Demand is growing so
fast that the world will need to build about 1,000 reactors by 2050 to maintain
nuclear's current 16 percent share of global electricity supplies. Thirty
reactors are under construction in 12 countries, with many more planned or
ordered.
More reactors,
however, means more enriched uranium and more plutonium-laced spent fuel. If the
facilities to handle these materials also proliferate, more and more countries
will end up with the bomb capability we have tried so hard to keep out of
Iranian and North Korean hands. Anxious neighbors may then decide that they,
too, need to develop their own bomb capabilities - if not the bomb itself - as a
matter of pride or security.
The spread of
nuclear weapon capabilities could spark instability, strip support for nuclear
energy or, worst of all, lead to the actual use of nuclear weapons.
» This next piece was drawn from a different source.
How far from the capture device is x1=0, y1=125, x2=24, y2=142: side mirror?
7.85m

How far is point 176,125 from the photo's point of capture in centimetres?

In addition
to the human toll and the blow to global peace and stability, nuclear
proliferation could ruin the possibility that nuclear energy can help in the
fight against global warming.
How can we preserve
the ability of nuclear energy to reduce global warming without sparking a
nuclear arms race? Fortunately, uranium enrichment and plutonium separation
technologies are complex and expensive. So nations that seek nuclear energy but
not weapons may opt to buy or lease nuclear fuel rather than building their own
plants, just as most have opted to buy or lease (rather than build) their own
commercial airliners.
In that spirit, the
suppliers of nuclear fuel services should offer cradle-to-grave fuel services on
attractive commercial terms to nations building nuclear reactors. Before they
give up their own option to build enrichment and reprocessing plants,
governments would need solid guarantees that their services would only be
interrupted in response to a material breach of their nonproliferation
obligations.
In order to be
credible, these guarantees could be backed by the International Atomic Energy
Agency, which can serve as the supplier of last resort as well as the
appropriate authority to judge whether a material breach has occurred. Of
course, discovery of a clandestine bomb program outside of a country's
safeguarded nuclear facilities would dissolve the fuel guarantee and open the
door to action against the offending state by the U.N. Security Council.
This approach would
greatly reduce the incentives for countries purely interested in energy to build
those troublesome facilities, while inviting appropriate international scrutiny
upon those nations (like Iran and North Korea) that insist on developing
technologies perfectly suited to bomb production, though they lack a credible
energy or economic justification.
Existing nuclear
fuel suppliers - nations and companies - should quickly agree to such an
approach, before so many other nations have embarked on their own nuclear fuel
programs that it is too late to turn back. To maintain a level playing field -
and pressure on the negotiators - the U.N. Security Council should call for a
moratorium on building new enrichment and reprocessing plants while the terms of
this new regime are being negotiated.
It will be painful
for governments to give up their ability to cut off nuclear fuel services on
political grounds, such as human rights abuses or other valid concerns about
another government's conduct. But the stakes for nuclear proliferation are too
high to be held hostage to other considerations, even important ones. Even worse
would be failure to act now, before our efforts to fight nuclear proliferation
and climate change end up accelerating one or both.
Daniel Poneman, who served on the National Security Council staff under
Presidents George H.W. Bush and Bill Clinton, is a principal in an international
advisory firm working in areas including the nuclear industry.